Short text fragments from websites
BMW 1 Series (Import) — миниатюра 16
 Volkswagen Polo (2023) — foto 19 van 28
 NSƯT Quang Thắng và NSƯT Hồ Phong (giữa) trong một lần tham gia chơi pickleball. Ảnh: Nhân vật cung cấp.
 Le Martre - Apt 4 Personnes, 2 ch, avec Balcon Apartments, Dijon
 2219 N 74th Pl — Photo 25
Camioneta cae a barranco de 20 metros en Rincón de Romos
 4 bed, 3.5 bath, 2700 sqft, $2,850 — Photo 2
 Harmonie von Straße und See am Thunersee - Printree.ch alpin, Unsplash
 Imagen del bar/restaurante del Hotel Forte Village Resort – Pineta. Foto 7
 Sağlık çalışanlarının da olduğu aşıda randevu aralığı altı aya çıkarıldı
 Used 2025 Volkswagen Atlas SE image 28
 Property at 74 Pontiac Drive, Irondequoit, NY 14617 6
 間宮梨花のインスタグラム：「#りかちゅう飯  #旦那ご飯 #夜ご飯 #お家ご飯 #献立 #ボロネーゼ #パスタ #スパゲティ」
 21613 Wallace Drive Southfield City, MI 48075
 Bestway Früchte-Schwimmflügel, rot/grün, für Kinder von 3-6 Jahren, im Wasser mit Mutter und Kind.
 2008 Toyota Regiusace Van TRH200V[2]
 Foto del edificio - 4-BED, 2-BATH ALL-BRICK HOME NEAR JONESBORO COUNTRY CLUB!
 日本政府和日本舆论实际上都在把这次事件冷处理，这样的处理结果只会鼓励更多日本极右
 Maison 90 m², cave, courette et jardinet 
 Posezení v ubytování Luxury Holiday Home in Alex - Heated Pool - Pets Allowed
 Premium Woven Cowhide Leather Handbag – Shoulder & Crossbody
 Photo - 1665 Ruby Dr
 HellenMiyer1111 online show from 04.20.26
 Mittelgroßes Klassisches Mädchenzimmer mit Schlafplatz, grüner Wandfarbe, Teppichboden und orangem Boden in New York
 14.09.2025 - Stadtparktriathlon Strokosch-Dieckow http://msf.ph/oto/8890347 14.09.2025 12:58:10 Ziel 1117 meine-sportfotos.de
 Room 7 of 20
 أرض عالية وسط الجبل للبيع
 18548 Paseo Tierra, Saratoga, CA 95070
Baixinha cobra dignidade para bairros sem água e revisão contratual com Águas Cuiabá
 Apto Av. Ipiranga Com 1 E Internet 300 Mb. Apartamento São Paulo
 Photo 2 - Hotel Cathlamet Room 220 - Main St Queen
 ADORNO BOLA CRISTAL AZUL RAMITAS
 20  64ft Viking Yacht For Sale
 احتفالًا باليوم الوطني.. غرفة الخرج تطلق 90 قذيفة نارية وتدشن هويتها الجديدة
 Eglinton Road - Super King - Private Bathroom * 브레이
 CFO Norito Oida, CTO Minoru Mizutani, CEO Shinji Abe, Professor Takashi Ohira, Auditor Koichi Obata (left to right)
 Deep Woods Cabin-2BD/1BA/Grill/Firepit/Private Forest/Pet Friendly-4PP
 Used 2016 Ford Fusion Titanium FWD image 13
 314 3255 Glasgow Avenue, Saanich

WHAT TO DO: Return, from the data, each line that has the word "Private" in it.

ANSWER TO THE PROBLEM:
 Eglinton Road - Super King - Private Bathroom * 브레이
 Deep Woods Cabin-2BD/1BA/Grill/Firepit/Private Forest/Pet Friendly-4PP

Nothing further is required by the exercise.